> _Your objective_
Below are records; extract exactly the lines from the one containing "How far is (x=596, y=257)" through the last, both included, and keep the pictures out.

[Dataset records]
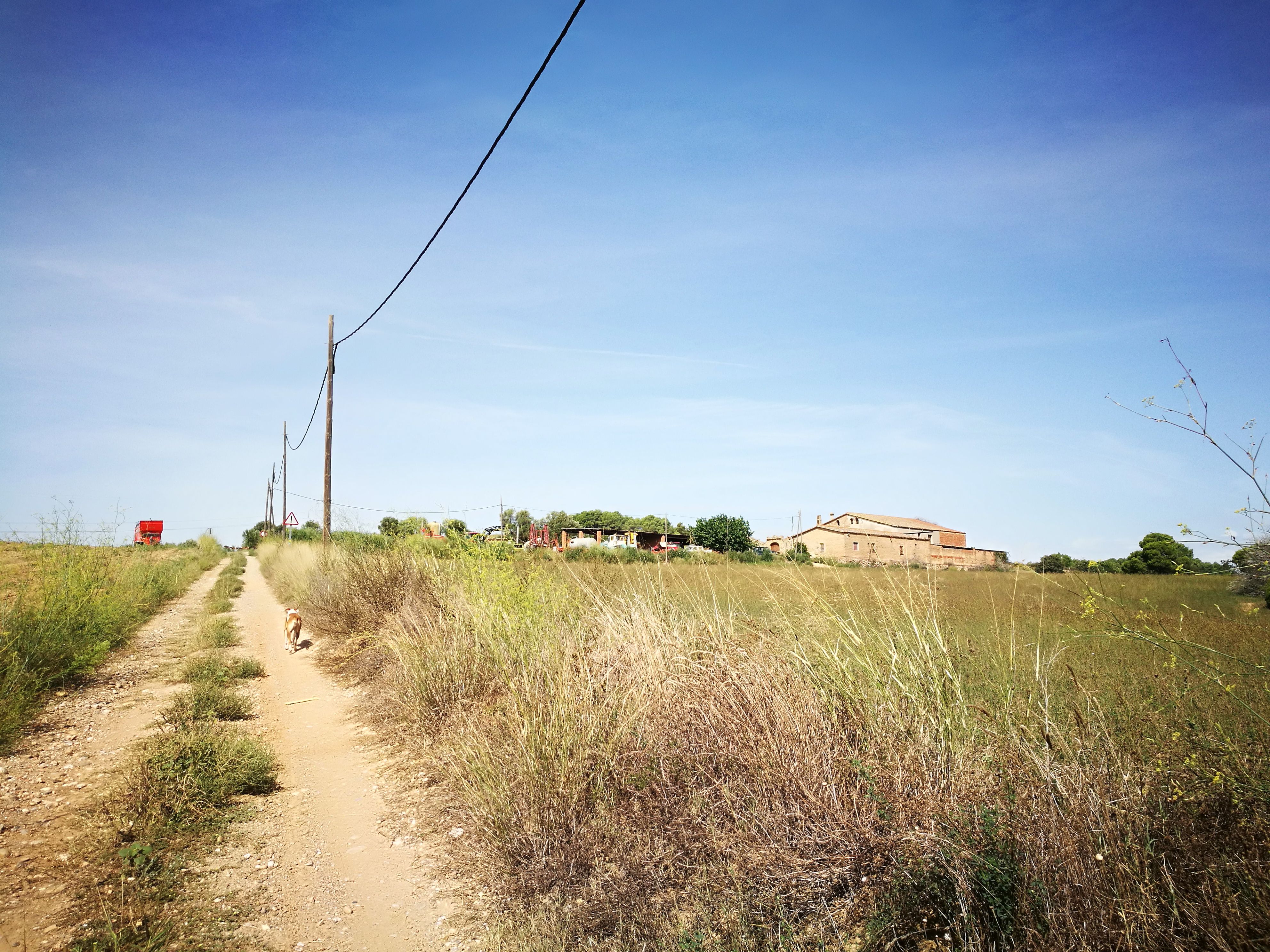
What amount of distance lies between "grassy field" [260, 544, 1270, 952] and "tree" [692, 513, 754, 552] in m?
55.8

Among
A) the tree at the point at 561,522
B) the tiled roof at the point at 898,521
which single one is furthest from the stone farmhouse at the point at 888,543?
the tree at the point at 561,522

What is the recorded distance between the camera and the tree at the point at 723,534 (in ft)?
202

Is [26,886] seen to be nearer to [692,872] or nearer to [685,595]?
[692,872]

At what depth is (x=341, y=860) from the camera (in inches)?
157

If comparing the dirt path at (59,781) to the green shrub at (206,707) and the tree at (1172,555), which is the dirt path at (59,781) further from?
the tree at (1172,555)

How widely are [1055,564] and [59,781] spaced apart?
7.99m

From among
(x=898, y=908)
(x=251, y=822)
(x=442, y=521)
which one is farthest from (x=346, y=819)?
(x=442, y=521)

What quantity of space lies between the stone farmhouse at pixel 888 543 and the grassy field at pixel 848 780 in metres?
1.11

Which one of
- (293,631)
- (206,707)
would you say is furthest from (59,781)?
(293,631)

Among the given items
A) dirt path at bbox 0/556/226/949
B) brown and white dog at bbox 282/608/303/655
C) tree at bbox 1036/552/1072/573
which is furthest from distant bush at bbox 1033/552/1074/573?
brown and white dog at bbox 282/608/303/655

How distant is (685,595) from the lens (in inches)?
280

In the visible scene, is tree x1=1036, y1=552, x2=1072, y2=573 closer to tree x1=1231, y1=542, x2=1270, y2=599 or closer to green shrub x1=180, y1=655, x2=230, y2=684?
tree x1=1231, y1=542, x2=1270, y2=599

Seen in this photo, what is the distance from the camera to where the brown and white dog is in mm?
10648

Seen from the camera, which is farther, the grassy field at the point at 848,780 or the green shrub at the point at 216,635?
the green shrub at the point at 216,635
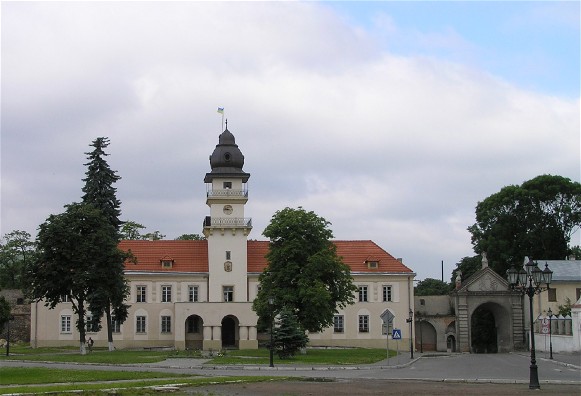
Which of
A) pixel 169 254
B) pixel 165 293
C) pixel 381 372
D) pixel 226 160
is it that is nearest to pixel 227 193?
pixel 226 160

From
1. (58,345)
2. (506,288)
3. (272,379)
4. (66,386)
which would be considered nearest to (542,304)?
(506,288)

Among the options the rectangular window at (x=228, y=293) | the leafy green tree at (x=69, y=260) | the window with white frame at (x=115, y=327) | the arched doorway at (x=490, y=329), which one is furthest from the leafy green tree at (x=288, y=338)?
the arched doorway at (x=490, y=329)

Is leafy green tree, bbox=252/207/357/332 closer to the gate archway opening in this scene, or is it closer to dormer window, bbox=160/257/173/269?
the gate archway opening

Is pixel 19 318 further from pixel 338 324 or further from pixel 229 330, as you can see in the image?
pixel 338 324

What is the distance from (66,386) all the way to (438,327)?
51.1 m

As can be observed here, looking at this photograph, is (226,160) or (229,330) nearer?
(229,330)

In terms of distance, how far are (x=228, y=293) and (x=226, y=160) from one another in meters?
11.2

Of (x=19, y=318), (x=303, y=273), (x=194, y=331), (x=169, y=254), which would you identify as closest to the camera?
(x=303, y=273)

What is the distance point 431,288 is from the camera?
124 m

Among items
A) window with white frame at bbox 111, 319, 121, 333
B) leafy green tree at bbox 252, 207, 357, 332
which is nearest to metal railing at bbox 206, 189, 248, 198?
leafy green tree at bbox 252, 207, 357, 332

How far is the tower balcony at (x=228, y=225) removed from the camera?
70.8 m

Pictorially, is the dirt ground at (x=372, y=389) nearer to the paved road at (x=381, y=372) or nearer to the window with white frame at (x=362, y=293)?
A: the paved road at (x=381, y=372)

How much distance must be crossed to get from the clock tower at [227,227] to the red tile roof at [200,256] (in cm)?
147

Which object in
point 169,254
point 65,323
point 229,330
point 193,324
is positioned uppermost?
point 169,254
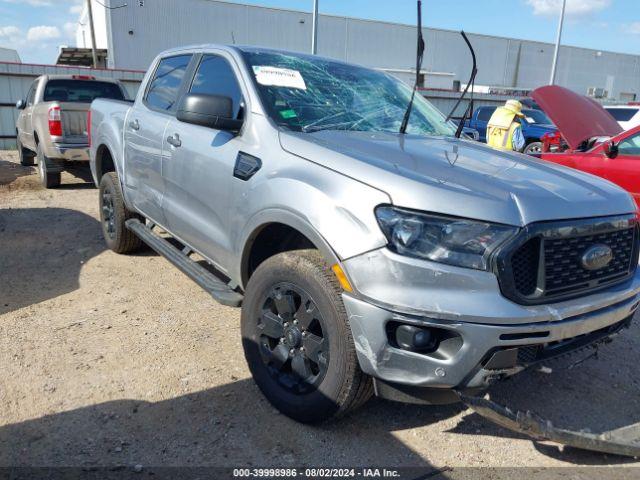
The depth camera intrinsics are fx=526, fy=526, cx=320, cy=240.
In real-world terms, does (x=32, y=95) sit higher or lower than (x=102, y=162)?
higher

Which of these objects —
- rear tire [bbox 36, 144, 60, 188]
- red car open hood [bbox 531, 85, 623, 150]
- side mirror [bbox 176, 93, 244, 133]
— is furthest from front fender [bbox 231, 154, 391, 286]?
rear tire [bbox 36, 144, 60, 188]

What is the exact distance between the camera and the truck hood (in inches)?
86.3

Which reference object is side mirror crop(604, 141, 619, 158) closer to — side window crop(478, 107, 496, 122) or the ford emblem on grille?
the ford emblem on grille

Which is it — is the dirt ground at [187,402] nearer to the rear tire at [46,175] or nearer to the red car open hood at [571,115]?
the red car open hood at [571,115]

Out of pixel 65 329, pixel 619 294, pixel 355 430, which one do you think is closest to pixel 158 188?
pixel 65 329

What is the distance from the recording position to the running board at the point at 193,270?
322cm

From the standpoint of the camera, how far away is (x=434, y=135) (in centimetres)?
358

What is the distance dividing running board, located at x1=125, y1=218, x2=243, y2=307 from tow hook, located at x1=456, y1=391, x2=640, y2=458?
1.53m

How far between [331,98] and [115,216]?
A: 2.79 meters

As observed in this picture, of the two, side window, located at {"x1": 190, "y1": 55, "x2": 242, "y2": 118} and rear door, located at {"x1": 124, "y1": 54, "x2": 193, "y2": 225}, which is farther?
rear door, located at {"x1": 124, "y1": 54, "x2": 193, "y2": 225}

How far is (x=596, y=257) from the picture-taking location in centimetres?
239

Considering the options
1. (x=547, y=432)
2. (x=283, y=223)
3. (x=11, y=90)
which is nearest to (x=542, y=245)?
(x=547, y=432)

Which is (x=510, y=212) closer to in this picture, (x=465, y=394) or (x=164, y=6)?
(x=465, y=394)

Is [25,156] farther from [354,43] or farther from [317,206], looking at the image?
[354,43]
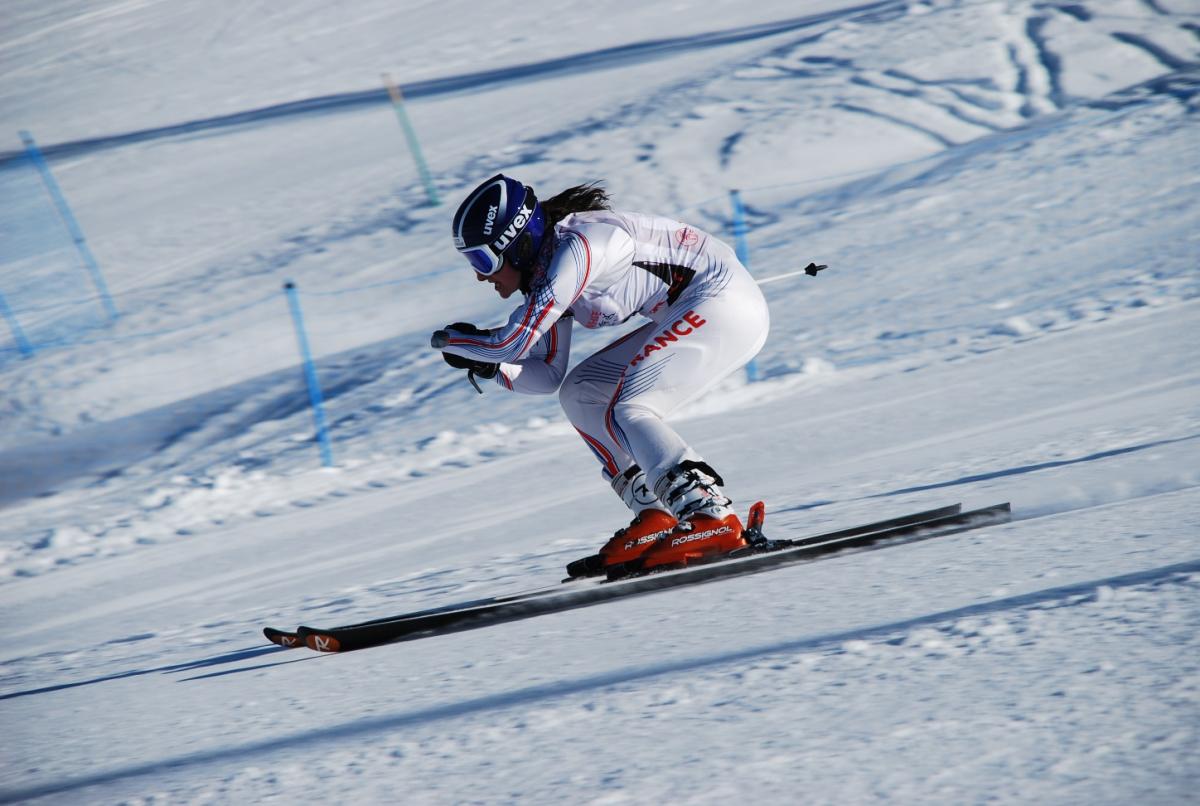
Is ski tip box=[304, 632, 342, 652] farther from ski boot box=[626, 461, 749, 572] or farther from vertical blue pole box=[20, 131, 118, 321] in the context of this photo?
vertical blue pole box=[20, 131, 118, 321]

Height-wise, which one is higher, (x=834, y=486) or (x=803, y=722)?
(x=834, y=486)

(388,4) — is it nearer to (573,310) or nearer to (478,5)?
(478,5)

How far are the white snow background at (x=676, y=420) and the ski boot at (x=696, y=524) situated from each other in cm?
20

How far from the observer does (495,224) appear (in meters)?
3.86

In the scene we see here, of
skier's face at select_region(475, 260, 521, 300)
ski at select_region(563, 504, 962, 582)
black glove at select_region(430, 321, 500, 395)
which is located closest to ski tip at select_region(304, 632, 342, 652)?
ski at select_region(563, 504, 962, 582)

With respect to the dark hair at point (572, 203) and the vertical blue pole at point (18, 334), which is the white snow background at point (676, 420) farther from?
the dark hair at point (572, 203)

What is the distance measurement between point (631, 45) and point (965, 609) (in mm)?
20167

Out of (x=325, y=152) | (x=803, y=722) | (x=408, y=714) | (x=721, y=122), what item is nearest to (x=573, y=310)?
(x=408, y=714)

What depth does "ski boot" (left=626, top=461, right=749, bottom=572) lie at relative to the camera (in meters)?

> _The completed task_
How far is (x=596, y=257) from the picture-taking location in centimetres?
239

Considering the options
1. (x=547, y=432)
2. (x=283, y=223)
3. (x=11, y=90)
which is nearest to (x=542, y=245)?
(x=547, y=432)

Which is (x=510, y=212) closer to in this picture, (x=465, y=394) or (x=164, y=6)?
(x=465, y=394)

Is [25,156] farther from [354,43] or farther from [317,206], looking at the image?
[354,43]
Is ski tip box=[304, 632, 342, 652] farther from ski boot box=[626, 461, 749, 572] or farther from vertical blue pole box=[20, 131, 118, 321] in the context of this photo?
vertical blue pole box=[20, 131, 118, 321]

Height-wise, which one is higher, (x=834, y=486) or (x=803, y=722)?
(x=834, y=486)

(388,4) — is it nearer to (573,310) or nearer to (478,5)?
(478,5)

How far are the white snow background at (x=676, y=420) and the ski boot at (x=696, y=524) situated from each other in cm?
20

How far from the observer does (495,224) appear (in meters)?
3.86

In the scene we see here, of
skier's face at select_region(475, 260, 521, 300)
ski at select_region(563, 504, 962, 582)
black glove at select_region(430, 321, 500, 395)
which is located closest to ski tip at select_region(304, 632, 342, 652)?
ski at select_region(563, 504, 962, 582)

With respect to the dark hair at point (572, 203) and the vertical blue pole at point (18, 334), which is the white snow background at point (676, 420) farther from?
the dark hair at point (572, 203)

What is the distance measurement between point (631, 45) and point (965, 609) (in mm)?
20167

Out of (x=325, y=152) | (x=803, y=722) | (x=408, y=714) | (x=721, y=122), what item is nearest to (x=573, y=310)?
(x=408, y=714)

What depth does "ski boot" (left=626, top=461, right=749, bottom=572) lie at relative to the camera (in meters)?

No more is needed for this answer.